_What is required_
Locate the line that contains "What is the distance from" in the entries below. Retype it and all following lines through the final one, character for character.
§
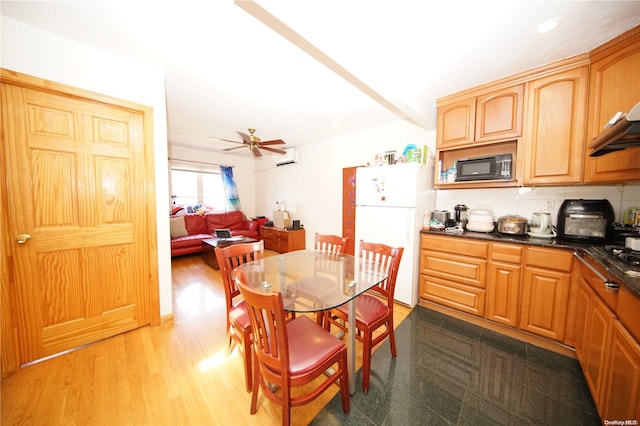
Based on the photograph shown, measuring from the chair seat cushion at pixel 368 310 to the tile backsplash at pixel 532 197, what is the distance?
5.80 ft

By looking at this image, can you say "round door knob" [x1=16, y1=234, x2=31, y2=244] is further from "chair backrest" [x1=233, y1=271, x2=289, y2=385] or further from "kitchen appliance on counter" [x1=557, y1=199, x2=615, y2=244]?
"kitchen appliance on counter" [x1=557, y1=199, x2=615, y2=244]

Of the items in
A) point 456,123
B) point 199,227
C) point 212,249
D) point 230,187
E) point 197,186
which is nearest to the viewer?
point 456,123

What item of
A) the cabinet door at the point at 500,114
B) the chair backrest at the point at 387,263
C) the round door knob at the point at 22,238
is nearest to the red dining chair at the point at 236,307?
the chair backrest at the point at 387,263

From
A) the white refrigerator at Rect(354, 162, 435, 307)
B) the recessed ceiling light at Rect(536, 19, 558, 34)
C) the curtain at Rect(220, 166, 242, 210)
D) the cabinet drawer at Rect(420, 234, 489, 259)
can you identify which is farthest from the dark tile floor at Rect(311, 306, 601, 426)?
the curtain at Rect(220, 166, 242, 210)

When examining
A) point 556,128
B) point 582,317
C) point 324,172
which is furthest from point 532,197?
point 324,172

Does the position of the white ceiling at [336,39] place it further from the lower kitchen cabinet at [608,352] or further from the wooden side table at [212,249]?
the wooden side table at [212,249]

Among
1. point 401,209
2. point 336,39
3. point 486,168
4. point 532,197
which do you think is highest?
point 336,39

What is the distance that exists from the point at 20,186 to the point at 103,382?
1.48 metres

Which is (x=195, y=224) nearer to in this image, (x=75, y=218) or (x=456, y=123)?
(x=75, y=218)

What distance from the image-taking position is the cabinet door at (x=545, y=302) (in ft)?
5.60

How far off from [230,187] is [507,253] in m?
Result: 5.58

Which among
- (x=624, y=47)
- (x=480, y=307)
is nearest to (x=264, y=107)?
(x=624, y=47)

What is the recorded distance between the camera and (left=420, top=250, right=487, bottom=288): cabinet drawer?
2.07 m

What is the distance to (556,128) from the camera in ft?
6.04
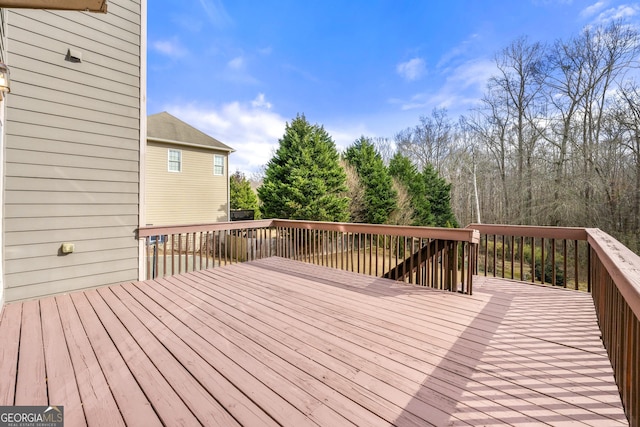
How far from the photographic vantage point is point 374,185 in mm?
14203

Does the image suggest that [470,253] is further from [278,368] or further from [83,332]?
[83,332]

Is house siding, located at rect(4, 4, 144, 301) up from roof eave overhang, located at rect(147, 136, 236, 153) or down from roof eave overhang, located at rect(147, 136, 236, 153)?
down

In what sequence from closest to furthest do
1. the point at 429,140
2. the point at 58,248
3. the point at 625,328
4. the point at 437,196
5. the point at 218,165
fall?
the point at 625,328 → the point at 58,248 → the point at 218,165 → the point at 437,196 → the point at 429,140

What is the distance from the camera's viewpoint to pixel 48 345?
2.18 m

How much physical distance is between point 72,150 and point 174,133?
8409 mm

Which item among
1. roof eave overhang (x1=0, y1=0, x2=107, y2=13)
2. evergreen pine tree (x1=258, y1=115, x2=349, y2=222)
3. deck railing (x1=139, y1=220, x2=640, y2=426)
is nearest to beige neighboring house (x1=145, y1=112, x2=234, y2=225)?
evergreen pine tree (x1=258, y1=115, x2=349, y2=222)

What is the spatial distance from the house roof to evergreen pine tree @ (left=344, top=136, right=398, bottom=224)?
6405 millimetres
§
_Output of the exercise_
What is the distance from the camera's viewpoint to pixel 48 345?
2.18 m

How much physical distance is between point 72,150 and point 174,133?
8409 mm

Which item among
1. roof eave overhang (x1=0, y1=0, x2=107, y2=13)
2. evergreen pine tree (x1=258, y1=115, x2=349, y2=222)
3. deck railing (x1=139, y1=220, x2=640, y2=426)
is nearest to beige neighboring house (x1=145, y1=112, x2=234, y2=225)?
evergreen pine tree (x1=258, y1=115, x2=349, y2=222)

What is the spatial distance from the house roof to evergreen pine tree @ (left=344, top=136, right=398, bottom=224)?
6405 millimetres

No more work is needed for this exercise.